■ Stated exercise 1
Rewrite the rows from the line containing "With the person" through the end of the rows, replacing "nearest" with "closest" and changing nothing else.

■ Document section
-- start --

# Clear Coat Flaking Off Sun Roof



## mydogmandy (Jul 5, 2013)

2013 Beetle with sunroof, almost exactly 4.5 years old.
Earlier this month, 8-10 inch sections of clear coat began flaking off the plastic roof part that surrounds the glass on the panoramic sunroof.
Both sides, above the doors.

Dealership stated this was the 3rd or 4th 2013 Beetle they had seen with that issue. Anyone else experience this?

Thank you


----------



## Meet the Beetles (Aug 25, 2015)

Yes. It happened on my 2013 Beetle TDI, however I did not address the issue so I don’t know if there is a solution to it.


----------



## Achtball’s Dad (Nov 17, 2017)

Greetings,
I had the exact issue with my ?13 TDi and after a VWOA tech rep. looked at it with the service manager at the dealership, they agreed to replace the roof panel. The tech rep. stated that the black roof panels are plastic and they are not painted or clear coated, the color is molded into the plastic and the panel is adhesive bonded (glued on) to the roof structure. He also said mine was the very first one he?d seen that was flaking/peeling off. The dealership sent the car out to a contract body shop for the repair and it took over two weeks to get it back. The roof repair looks good, unfortunately they damaged the clear coat on the entire car, when they were grinding the old adhesive away and apparently neglected to mask/cover the car and embeded grinder particles all over my black car (looks like very fine whitish/silver overspray) and neither the dealership or bodyshop were able to mitigate the problem via claybar or buffing. My own paint and body guy tells me that this will lead to premature failure of my clearcoat and that I should try to get VWOA to agree to pay for having it re-cleared. If you get them to agree to repair/replace your roof...watch them like a hawk and make sure they mask/cover the entire car during the repair to avoid a problem like mine. I also know of at least one other owner who had their roof replaced due to this same issue (peeling) only to have the new panel come unbonded and blow off while driving down the freeway. Hope that you get a more favorable result than they or I did. Cheers. ??


----------



## mydogmandy (Jul 5, 2013)

Achtball’s Dad said:


> Greetings,
> I had the exact issue with my ?13 TDi and after a VWOA tech rep. looked at it with the service manager at the dealership, they agreed to replace the roof panel. The tech rep. stated that the black roof panels are plastic and they are not painted or clear coated, the color is molded into the plastic and the panel is adhesive bonded (glued on) to the roof structure. He also said mine was the very first one he?d seen that was flaking/peeling off. The dealership sent the car out to a contract body shop for the repair and it took over two weeks to get it back. The roof repair looks good, unfortunately they damaged the clear coat on the entire car, when they were grinding the old adhesive away and apparently neglected to mask/cover the car and embeded grinder particles all over my black car (looks like very fine whitish/silver overspray) and neither the dealership or bodyshop were able to mitigate the problem via claybar or buffing. My own paint and body guy tells me that this will lead to premature failure of my clearcoat and that I should try to get VWOA to agree to pay for having it re-cleared. If you get them to agree to repair/replace your roof...watch them like a hawk and make sure they mask/cover the entire car during the repair to avoid a problem like mine. I also know of at least one other owner who had their roof replaced due to this same issue (peeling) only to have the new panel come unbonded and blow off while driving down the freeway. Hope that you get a more favorable result than they or I did. Cheers. ??

-- end --

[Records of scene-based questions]
-- start --

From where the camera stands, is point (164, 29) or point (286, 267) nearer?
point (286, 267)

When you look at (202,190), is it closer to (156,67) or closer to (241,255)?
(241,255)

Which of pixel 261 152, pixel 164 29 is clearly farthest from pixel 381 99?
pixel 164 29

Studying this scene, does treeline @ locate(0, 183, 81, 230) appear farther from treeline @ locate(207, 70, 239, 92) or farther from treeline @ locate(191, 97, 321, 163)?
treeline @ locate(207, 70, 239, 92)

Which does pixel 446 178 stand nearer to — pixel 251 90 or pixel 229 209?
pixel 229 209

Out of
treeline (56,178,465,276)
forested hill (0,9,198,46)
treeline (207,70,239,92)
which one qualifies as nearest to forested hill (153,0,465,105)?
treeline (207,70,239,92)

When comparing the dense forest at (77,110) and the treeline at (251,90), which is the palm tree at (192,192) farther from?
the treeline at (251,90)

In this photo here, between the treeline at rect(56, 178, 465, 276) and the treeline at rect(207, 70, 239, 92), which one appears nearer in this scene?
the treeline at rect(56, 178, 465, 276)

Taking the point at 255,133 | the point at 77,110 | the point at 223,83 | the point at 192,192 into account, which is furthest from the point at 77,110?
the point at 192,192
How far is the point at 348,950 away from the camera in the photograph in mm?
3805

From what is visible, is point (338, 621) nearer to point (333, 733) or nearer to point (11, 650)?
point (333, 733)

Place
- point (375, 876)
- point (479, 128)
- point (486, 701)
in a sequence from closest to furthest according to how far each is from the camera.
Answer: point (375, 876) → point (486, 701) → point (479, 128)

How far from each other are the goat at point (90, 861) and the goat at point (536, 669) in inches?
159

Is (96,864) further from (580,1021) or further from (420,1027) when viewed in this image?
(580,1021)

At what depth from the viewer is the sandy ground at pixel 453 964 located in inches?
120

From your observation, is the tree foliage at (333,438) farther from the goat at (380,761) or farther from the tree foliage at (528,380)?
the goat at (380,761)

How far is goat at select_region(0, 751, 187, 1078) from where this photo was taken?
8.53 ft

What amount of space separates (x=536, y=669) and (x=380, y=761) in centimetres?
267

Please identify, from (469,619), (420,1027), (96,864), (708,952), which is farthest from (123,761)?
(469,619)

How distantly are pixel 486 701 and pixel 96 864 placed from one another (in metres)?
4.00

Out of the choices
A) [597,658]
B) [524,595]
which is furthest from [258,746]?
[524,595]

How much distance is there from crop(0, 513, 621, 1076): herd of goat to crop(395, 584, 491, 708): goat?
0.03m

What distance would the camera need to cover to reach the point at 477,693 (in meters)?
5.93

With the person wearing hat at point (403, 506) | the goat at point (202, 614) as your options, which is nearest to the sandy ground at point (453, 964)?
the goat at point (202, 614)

-- end --

■ Stated exercise 2
Duplicate the passage of the sunroof clear coat thread from "Both sides, above" to "(Aug 25, 2015)", word for word.

■ Correct answer 1
With the person wearing hat at point (403, 506) | the goat at point (202, 614) as your options, which is closest to the sandy ground at point (453, 964)?
the goat at point (202, 614)

■ Correct answer 2
Both sides, above the doors.

Dealership stated this was the 3rd or 4th 2013 Beetle they had seen with that issue. Anyone else experience this?

Thank you


----------



## Meet the Beetles (Aug 25, 2015)